● **What the task asks**
Taking the data below line by line, count those that include the word "unicolor" and report the number alone.

== Material for this exercise ==

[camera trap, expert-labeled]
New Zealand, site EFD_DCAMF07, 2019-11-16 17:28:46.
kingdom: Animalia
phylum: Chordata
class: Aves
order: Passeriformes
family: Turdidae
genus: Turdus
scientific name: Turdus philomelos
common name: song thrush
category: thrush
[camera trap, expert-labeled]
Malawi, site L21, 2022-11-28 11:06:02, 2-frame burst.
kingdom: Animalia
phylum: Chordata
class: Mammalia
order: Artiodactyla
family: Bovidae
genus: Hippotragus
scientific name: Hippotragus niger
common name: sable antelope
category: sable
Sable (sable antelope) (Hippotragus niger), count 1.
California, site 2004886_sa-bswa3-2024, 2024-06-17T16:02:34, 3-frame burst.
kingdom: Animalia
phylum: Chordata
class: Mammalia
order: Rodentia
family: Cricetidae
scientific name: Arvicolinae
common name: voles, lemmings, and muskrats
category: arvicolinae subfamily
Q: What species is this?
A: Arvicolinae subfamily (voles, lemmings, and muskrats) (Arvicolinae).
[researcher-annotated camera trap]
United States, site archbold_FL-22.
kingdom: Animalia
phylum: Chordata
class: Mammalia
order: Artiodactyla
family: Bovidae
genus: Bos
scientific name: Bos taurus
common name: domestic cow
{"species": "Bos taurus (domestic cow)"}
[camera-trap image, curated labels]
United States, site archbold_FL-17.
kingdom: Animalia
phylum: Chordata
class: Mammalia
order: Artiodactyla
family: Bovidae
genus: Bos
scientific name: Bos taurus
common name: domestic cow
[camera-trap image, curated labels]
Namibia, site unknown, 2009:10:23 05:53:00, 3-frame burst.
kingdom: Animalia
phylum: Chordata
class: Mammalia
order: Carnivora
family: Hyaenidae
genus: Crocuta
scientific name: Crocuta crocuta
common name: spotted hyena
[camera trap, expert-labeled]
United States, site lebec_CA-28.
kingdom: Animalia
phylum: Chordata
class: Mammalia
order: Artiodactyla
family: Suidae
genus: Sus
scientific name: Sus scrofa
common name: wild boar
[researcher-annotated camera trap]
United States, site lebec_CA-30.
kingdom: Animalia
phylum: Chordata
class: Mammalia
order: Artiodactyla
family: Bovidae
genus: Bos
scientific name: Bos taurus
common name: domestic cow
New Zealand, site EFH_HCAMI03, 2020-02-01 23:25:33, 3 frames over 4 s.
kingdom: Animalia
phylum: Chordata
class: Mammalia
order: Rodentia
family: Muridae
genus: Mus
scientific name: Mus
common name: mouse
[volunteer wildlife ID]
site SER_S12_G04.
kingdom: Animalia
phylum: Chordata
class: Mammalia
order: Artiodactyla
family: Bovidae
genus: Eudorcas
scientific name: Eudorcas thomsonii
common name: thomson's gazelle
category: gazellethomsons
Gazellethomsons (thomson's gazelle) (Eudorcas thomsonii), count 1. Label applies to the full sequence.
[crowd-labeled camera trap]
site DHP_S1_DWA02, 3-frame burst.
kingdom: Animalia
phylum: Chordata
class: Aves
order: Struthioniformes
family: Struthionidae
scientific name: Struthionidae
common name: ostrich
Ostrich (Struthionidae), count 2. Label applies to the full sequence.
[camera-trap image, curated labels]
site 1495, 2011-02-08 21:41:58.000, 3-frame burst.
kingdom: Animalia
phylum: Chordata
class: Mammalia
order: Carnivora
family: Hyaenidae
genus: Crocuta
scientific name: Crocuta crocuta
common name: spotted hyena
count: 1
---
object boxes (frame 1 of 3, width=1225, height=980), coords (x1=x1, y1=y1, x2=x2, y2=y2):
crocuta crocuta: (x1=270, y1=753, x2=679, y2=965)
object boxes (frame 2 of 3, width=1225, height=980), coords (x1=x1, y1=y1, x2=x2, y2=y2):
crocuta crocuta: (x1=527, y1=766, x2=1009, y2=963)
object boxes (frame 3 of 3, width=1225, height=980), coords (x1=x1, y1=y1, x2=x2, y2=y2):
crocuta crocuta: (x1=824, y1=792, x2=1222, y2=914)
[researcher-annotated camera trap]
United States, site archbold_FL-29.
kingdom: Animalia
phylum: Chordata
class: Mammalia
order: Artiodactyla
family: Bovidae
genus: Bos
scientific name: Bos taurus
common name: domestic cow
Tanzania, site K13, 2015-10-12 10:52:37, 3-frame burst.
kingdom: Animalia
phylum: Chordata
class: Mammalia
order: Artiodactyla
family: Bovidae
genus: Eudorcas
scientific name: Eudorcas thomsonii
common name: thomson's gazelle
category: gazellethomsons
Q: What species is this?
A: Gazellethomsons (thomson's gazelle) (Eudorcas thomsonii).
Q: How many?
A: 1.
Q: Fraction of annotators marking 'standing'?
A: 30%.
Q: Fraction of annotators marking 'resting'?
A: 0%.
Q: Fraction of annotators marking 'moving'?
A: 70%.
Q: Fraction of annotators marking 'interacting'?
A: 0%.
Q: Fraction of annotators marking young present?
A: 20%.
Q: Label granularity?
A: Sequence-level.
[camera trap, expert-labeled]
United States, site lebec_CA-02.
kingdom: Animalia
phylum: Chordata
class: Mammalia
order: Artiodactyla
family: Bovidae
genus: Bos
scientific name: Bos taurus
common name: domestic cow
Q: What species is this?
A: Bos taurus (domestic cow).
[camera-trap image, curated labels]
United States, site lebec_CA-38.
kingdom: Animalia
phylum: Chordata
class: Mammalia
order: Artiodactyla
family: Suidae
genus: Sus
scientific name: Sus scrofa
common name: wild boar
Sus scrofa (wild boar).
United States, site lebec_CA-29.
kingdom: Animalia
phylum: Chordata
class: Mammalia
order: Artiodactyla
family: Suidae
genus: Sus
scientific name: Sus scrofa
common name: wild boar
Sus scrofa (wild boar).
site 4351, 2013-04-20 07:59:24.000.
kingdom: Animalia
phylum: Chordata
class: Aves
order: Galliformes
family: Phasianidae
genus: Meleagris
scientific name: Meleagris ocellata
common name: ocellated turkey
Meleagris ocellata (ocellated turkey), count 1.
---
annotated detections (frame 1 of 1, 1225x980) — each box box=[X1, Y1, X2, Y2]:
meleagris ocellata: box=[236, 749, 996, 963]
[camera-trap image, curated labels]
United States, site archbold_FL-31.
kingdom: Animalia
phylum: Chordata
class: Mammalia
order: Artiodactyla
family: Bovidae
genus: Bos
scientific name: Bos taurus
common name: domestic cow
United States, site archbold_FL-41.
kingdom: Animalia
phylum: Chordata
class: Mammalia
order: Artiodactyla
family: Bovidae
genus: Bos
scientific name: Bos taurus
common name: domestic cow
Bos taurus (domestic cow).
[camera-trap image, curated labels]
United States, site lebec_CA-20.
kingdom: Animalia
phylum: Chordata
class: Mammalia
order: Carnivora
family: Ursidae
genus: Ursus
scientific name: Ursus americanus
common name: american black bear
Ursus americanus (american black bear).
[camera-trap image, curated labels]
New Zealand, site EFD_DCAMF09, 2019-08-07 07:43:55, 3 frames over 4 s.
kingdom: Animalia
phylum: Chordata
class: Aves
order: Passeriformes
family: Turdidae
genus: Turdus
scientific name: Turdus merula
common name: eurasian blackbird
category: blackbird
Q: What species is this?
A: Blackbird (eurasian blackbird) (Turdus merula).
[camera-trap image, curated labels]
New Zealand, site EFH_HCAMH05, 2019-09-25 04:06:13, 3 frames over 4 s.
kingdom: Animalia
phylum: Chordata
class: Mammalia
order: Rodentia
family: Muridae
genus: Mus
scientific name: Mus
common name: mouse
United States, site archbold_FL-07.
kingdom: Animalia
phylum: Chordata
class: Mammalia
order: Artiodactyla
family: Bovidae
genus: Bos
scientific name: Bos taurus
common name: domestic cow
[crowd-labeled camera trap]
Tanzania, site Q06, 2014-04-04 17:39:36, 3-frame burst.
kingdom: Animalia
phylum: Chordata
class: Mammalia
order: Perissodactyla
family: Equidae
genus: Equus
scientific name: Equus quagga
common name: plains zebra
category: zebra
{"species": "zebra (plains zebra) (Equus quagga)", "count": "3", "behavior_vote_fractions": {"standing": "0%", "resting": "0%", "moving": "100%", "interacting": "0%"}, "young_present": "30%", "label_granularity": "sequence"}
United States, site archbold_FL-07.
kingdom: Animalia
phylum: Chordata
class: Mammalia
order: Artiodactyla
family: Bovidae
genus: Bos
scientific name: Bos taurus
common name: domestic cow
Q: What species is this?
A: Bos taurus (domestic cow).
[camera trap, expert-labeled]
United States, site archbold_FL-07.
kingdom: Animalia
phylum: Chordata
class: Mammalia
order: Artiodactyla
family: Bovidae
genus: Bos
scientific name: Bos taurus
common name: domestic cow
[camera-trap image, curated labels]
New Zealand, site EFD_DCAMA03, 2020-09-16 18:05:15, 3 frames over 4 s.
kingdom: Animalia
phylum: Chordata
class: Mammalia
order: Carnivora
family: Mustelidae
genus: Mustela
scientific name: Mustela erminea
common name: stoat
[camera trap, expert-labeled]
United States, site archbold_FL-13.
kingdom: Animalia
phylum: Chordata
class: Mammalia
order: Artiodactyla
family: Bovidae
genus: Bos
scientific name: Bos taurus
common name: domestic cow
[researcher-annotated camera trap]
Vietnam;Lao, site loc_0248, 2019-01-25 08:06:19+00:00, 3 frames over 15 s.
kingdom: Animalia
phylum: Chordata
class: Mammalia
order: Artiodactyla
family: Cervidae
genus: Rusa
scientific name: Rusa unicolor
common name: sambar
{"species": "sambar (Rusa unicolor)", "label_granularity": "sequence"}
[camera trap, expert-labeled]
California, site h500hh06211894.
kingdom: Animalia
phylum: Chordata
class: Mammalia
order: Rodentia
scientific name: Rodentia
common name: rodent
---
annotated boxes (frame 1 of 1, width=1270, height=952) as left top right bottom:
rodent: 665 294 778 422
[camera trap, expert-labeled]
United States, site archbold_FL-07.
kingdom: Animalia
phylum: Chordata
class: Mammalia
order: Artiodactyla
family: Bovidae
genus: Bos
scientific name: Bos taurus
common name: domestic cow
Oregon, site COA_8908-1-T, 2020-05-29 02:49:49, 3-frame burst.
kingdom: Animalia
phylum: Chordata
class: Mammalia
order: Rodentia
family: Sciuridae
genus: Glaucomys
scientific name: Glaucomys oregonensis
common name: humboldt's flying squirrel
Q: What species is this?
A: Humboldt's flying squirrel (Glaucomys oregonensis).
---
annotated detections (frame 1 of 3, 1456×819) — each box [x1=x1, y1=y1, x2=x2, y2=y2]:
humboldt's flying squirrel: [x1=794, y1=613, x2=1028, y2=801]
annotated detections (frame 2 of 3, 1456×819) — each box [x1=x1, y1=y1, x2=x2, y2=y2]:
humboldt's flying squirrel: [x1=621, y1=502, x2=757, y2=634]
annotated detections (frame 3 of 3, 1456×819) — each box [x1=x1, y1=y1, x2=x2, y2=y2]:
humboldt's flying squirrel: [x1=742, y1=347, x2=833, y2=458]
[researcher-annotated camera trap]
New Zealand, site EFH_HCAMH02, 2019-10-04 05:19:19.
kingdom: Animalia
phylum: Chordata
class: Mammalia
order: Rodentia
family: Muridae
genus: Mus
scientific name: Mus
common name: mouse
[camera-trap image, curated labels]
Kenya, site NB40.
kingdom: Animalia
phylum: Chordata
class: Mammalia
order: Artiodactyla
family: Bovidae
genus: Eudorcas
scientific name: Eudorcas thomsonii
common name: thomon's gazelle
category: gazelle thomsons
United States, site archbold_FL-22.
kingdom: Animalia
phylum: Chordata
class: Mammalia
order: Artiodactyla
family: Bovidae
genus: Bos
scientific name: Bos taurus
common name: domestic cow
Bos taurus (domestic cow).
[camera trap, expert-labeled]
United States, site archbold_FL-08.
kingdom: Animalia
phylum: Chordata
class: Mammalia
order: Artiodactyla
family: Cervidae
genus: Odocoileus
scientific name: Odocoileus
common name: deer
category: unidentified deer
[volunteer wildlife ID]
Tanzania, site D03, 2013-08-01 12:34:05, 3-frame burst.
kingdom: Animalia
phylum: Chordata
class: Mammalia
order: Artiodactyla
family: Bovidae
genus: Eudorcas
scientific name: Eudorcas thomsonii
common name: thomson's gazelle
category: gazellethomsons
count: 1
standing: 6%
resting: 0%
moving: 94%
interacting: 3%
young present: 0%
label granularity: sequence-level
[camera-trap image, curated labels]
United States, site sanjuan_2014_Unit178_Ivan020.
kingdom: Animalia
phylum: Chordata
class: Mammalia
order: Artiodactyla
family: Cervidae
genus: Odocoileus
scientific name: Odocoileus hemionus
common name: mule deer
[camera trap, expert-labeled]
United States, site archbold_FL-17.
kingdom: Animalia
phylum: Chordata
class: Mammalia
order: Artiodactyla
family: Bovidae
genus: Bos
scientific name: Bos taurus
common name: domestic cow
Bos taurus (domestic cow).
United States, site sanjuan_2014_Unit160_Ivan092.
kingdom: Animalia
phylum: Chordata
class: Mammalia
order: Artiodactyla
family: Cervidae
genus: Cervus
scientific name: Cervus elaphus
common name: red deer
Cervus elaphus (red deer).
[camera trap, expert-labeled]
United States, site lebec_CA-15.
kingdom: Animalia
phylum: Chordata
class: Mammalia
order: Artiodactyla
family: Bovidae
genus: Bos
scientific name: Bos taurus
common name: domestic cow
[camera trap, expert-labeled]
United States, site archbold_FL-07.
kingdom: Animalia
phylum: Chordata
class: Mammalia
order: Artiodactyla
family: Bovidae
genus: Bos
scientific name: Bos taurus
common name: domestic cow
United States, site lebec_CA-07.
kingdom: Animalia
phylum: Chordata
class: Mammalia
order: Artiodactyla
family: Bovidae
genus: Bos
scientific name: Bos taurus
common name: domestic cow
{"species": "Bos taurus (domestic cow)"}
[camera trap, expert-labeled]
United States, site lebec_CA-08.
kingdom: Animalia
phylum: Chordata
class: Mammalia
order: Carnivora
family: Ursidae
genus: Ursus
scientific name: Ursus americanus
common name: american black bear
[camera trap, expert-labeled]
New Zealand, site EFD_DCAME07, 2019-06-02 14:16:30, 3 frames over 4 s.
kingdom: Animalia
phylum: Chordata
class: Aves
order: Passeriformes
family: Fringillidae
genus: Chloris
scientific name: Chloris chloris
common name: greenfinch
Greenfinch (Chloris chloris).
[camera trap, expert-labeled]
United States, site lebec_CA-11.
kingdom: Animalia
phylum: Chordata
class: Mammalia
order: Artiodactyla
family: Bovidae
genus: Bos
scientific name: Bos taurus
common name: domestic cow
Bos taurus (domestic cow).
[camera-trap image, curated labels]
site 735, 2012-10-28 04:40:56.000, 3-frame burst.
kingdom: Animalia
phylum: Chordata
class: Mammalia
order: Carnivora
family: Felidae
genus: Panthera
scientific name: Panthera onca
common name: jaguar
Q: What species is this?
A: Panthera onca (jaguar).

===

● **Result of this task**
2